TSA Considers Easing Ban on Liquids

The government is studying whether it can allow airline passengers to carry small amounts of now-banned liquids onto airplanes.


The government is studying whether it can allow airline passengers to carry small amounts of now-banned liquids onto airplanes, the Transportation Security Administration said Thursday.

TSA spokeswoman Ellen Howe said there is no timetable for easing a ban on liquids and gels that took effect Aug. 10 after authorities foiled an alleged plan to attack U.S.-bound planes with liquid bombs. She said investigators are studying all liquid explosives to determine whether passengers could be allowed to carry on items such as water and toothpaste while maintaining security.

Kip Hawley, the head of TSA, said the agency wants to find a way to meet the needs of travelers while keeping them safe from the threat of explosives.

"We understand the business traveler is very anxious to be able to carry on enough (items) for an overnight trip," Hawley said. "We have to ask ourselves, is it possible to design a security system that does allow the business traveler, male and female, to routinely do overnight business trips using carry-on?"

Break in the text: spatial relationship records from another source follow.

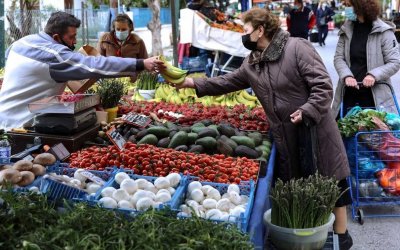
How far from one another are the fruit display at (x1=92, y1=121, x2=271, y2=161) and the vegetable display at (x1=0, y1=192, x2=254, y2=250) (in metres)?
1.72

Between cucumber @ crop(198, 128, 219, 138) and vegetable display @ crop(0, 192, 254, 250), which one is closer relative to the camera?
vegetable display @ crop(0, 192, 254, 250)

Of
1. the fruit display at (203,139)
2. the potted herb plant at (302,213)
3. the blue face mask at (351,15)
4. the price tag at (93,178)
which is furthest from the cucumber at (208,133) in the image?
the blue face mask at (351,15)

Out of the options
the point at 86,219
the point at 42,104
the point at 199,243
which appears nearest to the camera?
the point at 199,243

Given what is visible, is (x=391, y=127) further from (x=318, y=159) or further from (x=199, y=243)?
(x=199, y=243)

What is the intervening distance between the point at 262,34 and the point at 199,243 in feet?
7.88

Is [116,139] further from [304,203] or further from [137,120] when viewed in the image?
[304,203]

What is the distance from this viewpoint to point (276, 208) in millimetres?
3361

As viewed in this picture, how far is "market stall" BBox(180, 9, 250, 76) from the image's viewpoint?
32.7 feet

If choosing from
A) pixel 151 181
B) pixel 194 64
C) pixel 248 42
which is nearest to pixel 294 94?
pixel 248 42

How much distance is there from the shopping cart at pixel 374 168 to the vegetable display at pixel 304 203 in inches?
74.5

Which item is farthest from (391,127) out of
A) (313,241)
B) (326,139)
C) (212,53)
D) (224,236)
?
(212,53)

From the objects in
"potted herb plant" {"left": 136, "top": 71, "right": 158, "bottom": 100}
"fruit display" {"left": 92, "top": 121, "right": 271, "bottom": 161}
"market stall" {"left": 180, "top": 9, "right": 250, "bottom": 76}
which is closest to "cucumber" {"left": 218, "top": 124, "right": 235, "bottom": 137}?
"fruit display" {"left": 92, "top": 121, "right": 271, "bottom": 161}

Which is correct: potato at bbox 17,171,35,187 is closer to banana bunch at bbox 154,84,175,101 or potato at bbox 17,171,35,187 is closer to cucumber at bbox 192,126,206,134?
cucumber at bbox 192,126,206,134

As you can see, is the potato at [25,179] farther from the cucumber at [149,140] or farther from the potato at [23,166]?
the cucumber at [149,140]
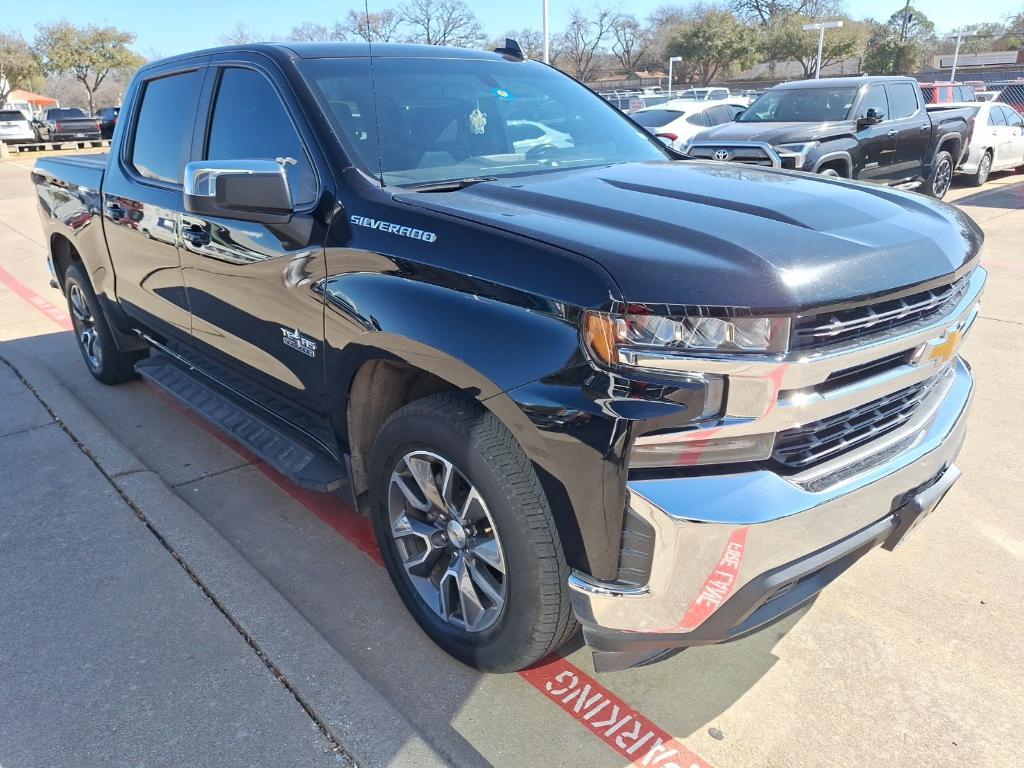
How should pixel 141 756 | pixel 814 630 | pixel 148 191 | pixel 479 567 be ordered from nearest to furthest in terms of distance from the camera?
1. pixel 141 756
2. pixel 479 567
3. pixel 814 630
4. pixel 148 191

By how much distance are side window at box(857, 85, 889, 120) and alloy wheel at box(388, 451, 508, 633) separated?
982 centimetres

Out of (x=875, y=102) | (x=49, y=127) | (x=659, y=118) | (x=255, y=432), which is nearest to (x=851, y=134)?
(x=875, y=102)

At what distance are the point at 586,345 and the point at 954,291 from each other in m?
1.23

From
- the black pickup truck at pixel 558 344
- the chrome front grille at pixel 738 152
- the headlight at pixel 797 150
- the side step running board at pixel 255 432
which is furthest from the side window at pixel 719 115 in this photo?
the side step running board at pixel 255 432

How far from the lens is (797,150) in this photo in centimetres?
933

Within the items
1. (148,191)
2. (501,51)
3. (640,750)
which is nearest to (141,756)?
(640,750)

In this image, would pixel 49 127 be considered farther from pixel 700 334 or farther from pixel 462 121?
pixel 700 334

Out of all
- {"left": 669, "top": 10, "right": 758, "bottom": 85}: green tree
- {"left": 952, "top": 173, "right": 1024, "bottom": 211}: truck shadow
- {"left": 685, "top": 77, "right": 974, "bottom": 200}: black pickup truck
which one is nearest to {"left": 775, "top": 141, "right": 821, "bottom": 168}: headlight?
{"left": 685, "top": 77, "right": 974, "bottom": 200}: black pickup truck

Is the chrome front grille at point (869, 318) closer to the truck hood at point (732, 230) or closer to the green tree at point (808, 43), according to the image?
the truck hood at point (732, 230)

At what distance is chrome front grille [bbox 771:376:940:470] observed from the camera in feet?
6.41

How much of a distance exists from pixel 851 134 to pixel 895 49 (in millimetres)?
52931

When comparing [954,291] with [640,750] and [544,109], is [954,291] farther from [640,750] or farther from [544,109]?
[544,109]

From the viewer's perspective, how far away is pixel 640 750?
7.41 ft

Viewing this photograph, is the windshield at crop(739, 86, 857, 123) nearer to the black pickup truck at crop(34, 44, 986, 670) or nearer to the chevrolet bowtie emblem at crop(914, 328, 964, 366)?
the black pickup truck at crop(34, 44, 986, 670)
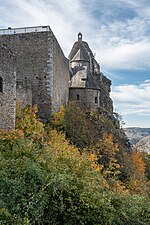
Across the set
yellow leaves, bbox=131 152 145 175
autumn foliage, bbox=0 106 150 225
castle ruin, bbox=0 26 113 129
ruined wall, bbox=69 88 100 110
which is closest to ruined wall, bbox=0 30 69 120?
castle ruin, bbox=0 26 113 129

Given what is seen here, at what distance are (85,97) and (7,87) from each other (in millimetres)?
16885

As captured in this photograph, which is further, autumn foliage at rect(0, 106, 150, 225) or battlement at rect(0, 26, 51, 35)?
battlement at rect(0, 26, 51, 35)

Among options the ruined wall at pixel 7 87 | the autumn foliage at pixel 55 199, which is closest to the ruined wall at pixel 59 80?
the ruined wall at pixel 7 87

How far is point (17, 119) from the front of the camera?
16.4 metres

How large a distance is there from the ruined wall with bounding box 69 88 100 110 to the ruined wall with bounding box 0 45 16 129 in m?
16.0

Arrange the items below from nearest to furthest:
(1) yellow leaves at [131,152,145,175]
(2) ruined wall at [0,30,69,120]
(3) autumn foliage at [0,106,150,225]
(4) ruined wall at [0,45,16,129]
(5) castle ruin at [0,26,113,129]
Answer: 1. (3) autumn foliage at [0,106,150,225]
2. (4) ruined wall at [0,45,16,129]
3. (5) castle ruin at [0,26,113,129]
4. (2) ruined wall at [0,30,69,120]
5. (1) yellow leaves at [131,152,145,175]

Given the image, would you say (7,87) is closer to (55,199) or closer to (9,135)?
(9,135)

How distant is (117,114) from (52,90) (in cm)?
1735

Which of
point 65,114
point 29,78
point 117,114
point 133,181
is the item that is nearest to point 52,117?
point 65,114

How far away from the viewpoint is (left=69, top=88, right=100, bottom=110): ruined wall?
2890cm

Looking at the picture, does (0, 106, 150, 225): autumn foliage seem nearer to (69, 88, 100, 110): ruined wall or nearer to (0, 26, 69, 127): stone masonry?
(0, 26, 69, 127): stone masonry

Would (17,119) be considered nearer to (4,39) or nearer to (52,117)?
(52,117)

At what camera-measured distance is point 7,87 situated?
12.9 m

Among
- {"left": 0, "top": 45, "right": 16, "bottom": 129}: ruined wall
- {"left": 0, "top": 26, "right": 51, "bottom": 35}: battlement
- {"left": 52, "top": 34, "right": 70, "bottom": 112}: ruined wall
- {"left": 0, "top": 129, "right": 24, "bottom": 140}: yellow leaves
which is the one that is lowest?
{"left": 0, "top": 129, "right": 24, "bottom": 140}: yellow leaves
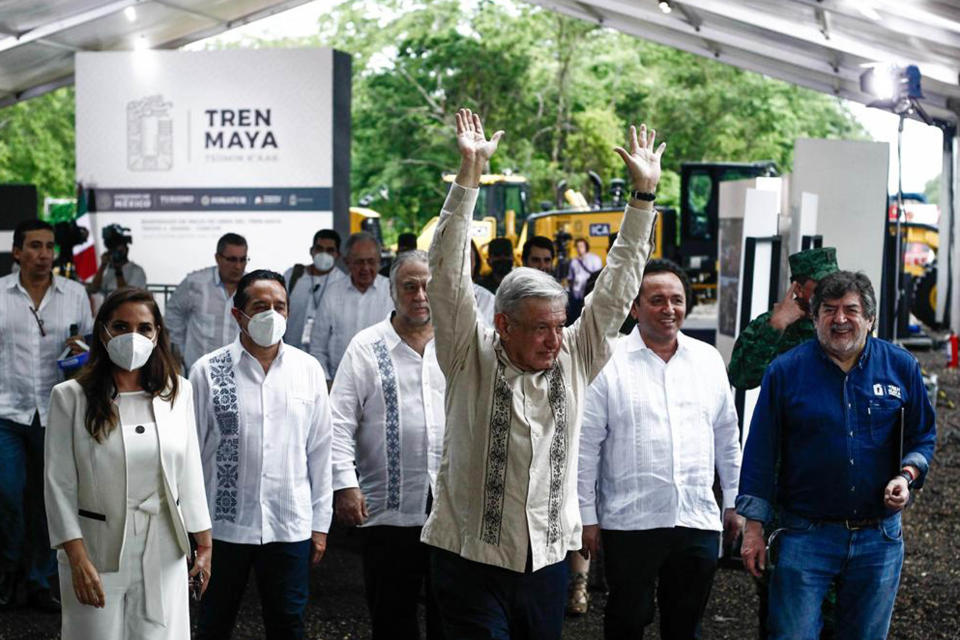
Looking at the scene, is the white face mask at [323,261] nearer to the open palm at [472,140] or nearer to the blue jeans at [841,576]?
the blue jeans at [841,576]

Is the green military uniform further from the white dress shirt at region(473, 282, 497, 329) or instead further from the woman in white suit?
the woman in white suit

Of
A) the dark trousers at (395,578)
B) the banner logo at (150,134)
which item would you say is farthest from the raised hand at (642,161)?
the banner logo at (150,134)

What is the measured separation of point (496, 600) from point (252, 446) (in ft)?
4.58

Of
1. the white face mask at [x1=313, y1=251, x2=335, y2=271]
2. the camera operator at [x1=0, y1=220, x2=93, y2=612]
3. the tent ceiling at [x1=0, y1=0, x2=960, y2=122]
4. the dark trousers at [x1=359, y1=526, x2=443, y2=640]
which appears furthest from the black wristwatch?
Result: the tent ceiling at [x1=0, y1=0, x2=960, y2=122]

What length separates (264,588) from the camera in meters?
5.09

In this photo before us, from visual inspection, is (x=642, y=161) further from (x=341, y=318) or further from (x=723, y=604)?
(x=341, y=318)

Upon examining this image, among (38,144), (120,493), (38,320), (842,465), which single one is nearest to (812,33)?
(38,320)

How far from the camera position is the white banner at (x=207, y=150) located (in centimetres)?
1286

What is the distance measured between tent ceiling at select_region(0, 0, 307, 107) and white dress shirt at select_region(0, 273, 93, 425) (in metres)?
6.72

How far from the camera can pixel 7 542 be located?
721 cm

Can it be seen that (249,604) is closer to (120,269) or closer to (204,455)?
(204,455)

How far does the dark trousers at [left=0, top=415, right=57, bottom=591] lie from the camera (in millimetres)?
7129

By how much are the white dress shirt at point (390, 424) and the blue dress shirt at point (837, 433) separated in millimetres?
1290

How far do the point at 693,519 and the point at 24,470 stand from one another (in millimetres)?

Neal Langerman, a chemist with the American Chemistry Council, said it is "good risk management" and "pretty straightforward" for investigators to study the 25 or so liquid explosives and determine how much would be needed to crash or endanger an airplane.

Langerman said an analysis would take several weeks and probably result in air travelers being allowed to carry small amounts of liquids and gels.

Bill Connors of the National Business Travel Association said, "Any loosening of the ban would be welcome."

Air travelers have virtually stopped carrying bags on planes and are checking 20% more luggage, which has caused longer lines at some check-in counters and longer waits at baggage carousels.

The increase also strains the TSA system for screening checked luggage for bombs and could pressure screeners to cut corners, Hawley said. "There's nothing out there that says we've got to be worried about it. ... It's just a general concern," he said.

Airline passengers may carry small amounts of liquid prescription medicines, baby formula and breast milk and eye-care products.

Allowing passengers to carry some items that are now banned would help security by reducing the amount of checked luggage, Hawley said.